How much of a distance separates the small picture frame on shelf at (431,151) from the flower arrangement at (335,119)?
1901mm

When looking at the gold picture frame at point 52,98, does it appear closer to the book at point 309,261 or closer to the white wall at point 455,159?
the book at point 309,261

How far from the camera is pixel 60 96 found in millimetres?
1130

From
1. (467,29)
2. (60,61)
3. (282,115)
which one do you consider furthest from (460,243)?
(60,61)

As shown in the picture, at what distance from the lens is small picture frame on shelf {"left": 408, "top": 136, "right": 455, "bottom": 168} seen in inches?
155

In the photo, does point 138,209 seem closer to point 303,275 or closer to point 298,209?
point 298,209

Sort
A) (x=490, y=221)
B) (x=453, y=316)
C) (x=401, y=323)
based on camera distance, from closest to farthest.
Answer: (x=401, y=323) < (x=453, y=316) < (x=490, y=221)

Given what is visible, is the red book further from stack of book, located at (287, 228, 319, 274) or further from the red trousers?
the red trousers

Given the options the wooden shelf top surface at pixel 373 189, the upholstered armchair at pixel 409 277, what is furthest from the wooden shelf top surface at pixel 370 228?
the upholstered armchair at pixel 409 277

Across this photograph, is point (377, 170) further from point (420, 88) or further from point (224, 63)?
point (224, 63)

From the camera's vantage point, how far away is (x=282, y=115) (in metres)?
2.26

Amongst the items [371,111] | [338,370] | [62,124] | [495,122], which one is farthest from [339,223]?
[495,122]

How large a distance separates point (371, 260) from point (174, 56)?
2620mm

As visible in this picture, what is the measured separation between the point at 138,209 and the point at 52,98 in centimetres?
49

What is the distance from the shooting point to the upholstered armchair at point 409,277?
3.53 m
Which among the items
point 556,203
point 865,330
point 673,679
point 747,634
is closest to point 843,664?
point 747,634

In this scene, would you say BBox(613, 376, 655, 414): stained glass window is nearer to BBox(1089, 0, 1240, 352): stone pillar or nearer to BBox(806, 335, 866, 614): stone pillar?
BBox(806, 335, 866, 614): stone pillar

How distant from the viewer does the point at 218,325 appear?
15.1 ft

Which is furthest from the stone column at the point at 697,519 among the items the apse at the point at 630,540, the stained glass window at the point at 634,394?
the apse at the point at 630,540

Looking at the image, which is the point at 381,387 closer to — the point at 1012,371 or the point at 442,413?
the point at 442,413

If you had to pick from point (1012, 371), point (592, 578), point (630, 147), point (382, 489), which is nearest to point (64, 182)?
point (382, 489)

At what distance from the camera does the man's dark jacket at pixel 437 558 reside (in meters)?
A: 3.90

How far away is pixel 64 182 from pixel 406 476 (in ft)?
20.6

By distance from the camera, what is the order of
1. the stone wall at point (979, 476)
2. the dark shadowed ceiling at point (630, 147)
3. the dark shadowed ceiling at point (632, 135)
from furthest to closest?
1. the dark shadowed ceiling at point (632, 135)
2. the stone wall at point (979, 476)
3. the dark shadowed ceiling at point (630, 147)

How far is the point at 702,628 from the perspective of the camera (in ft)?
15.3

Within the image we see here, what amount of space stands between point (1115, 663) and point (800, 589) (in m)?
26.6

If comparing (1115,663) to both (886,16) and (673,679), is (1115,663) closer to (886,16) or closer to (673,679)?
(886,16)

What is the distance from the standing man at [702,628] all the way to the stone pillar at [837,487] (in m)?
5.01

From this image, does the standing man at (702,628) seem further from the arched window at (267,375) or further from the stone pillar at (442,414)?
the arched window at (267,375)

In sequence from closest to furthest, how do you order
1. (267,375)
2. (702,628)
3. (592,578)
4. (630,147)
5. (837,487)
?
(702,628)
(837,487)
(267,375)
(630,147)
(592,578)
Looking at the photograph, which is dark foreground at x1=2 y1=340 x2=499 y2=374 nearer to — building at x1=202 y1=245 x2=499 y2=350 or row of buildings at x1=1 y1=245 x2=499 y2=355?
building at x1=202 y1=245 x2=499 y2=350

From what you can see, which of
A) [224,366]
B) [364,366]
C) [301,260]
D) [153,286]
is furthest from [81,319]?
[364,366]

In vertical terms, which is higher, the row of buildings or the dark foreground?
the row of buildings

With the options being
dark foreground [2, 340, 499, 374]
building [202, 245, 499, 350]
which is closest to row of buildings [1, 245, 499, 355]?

##########

#### [Treść polecenia]
Proszę przekształcić cały powyższy materiał w listę JSON złożoną z ciągów znaków, po jednym na każdy wiersz, z pominięciem pustych wierszy.

#### [Rozwiązanie]
[
  "How much of a distance separates the small picture frame on shelf at (431,151) from the flower arrangement at (335,119)?",
  "1901mm",
  "When looking at the gold picture frame at point 52,98, does it appear closer to the book at point 309,261 or closer to the white wall at point 455,159?",
  "the book at point 309,261",
  "How far from the camera is pixel 60 96 found in millimetres?",
  "1130",
  "From",
  "1. (467,29)",
  "2. (60,61)",
  "3. (282,115)",
  "which one do you consider furthest from (460,243)?",
  "(60,61)",
  "As shown in the picture, at what distance from the lens is small picture frame on shelf {\"left\": 408, \"top\": 136, \"right\": 455, \"bottom\": 168} seen in inches?",
  "155",
  "In the photo, does point 138,209 seem closer to point 303,275 or closer to point 298,209?",
  "point 298,209",
  "Sort",
  "A) (x=490, y=221)",
  "B) (x=453, y=316)",
  "C) (x=401, y=323)",
  "based on camera distance, from closest to farthest.",
  "Answer: (x=401, y=323) < (x=453, y=316) < (x=490, y=221)",
  "Given what is visible, is the red book further from stack of book, located at (287, 228, 319, 274) or further from the red trousers?",
  "the red trousers",
  "Given the options the wooden shelf top surface at pixel 373 189, the upholstered armchair at pixel 409 277, what is furthest from the wooden shelf top surface at pixel 370 228?",
  "the upholstered armchair at pixel 409 277",
  "Across this photograph, is point (377, 170) further from point (420, 88) or further from point (224, 63)?",
  "point (224, 63)",
  "From the camera's vantage point, how far away is (x=282, y=115) (in metres)?",
  "2.26",
  "Amongst the items [371,111] | [338,370] | [62,124] | [495,122], which one is farthest from [339,223]?",
  "[495,122]",
  "How large a distance separates point (371, 260) from point (174, 56)?",
  "2620mm",
  "As visible in this picture, what is the measured separation between the point at 138,209 and the point at 52,98 in centimetres?",
  "49",
  "What is the distance from the shooting point to the upholstered armchair at point 409,277?",
  "3.53 m",
  "Which among the items",
  "point 556,203",
  "point 865,330",
  "point 673,679",
  "point 747,634",
  "is closest to point 843,664?",
  "point 747,634",
  "In this scene, would you say BBox(613, 376, 655, 414): stained glass window is nearer to BBox(1089, 0, 1240, 352): stone pillar or nearer to BBox(806, 335, 866, 614): stone pillar?",
  "BBox(806, 335, 866, 614): stone pillar",
  "How distant from the viewer does the point at 218,325 appear?",
  "15.1 ft",
  "Which is furthest from the stone column at the point at 697,519 among the items the apse at the point at 630,540, the stained glass window at the point at 634,394?",
  "the apse at the point at 630,540",
  "Looking at the image, which is the point at 381,387 closer to — the point at 1012,371 or the point at 442,413?",
  "the point at 442,413",
  "If you had to pick from point (1012, 371), point (592, 578), point (630, 147), point (382, 489), which is nearest to point (64, 182)?",
  "point (382, 489)",
  "At what distance from the camera does the man's dark jacket at pixel 437 558 reside (in meters)?",
  "A: 3.90",
  "How far away is pixel 64 182 from pixel 406 476 (in ft)?",
  "20.6",
  "By distance from the camera, what is the order of",
  "1. the stone wall at point (979, 476)",
  "2. the dark shadowed ceiling at point (630, 147)",
  "3. the dark shadowed ceiling at point (632, 135)",
  "from furthest to closest?",
  "1. the dark shadowed ceiling at point (632, 135)",
  "2. the stone wall at point (979, 476)",
  "3. the dark shadowed ceiling at point (630, 147)",
  "How far is the point at 702,628 from the perspective of the camera (in ft)?",
  "15.3",
  "Within the image we see here, what amount of space stands between point (1115, 663) and point (800, 589) (in m)?",
  "26.6",
  "If comparing (1115,663) to both (886,16) and (673,679), is (1115,663) closer to (886,16) or closer to (673,679)?",
  "(886,16)",
  "What is the distance from the standing man at [702,628] all the way to the stone pillar at [837,487] (in m)?",
  "5.01",
  "From this image, does the standing man at (702,628) seem further from the arched window at (267,375) or further from the stone pillar at (442,414)?",
  "the arched window at (267,375)",
  "In sequence from closest to furthest, how do you order",
  "1. (267,375)",
  "2. (702,628)",
  "3. (592,578)",
  "4. (630,147)",
  "5. (837,487)",
  "?",
  "(702,628)",
  "(837,487)",
  "(267,375)",
  "(630,147)",
  "(592,578)",
  "Looking at the photograph, which is dark foreground at x1=2 y1=340 x2=499 y2=374 nearer to — building at x1=202 y1=245 x2=499 y2=350 or row of buildings at x1=1 y1=245 x2=499 y2=355?",
  "building at x1=202 y1=245 x2=499 y2=350",
  "From what you can see, which of",
  "A) [224,366]",
  "B) [364,366]",
  "C) [301,260]",
  "D) [153,286]",
  "is furthest from [81,319]?",
  "[364,366]",
  "In vertical terms, which is higher, the row of buildings or the dark foreground?",
  "the row of buildings",
  "With the options being",
  "dark foreground [2, 340, 499, 374]",
  "building [202, 245, 499, 350]",
  "which is closest to row of buildings [1, 245, 499, 355]?"
]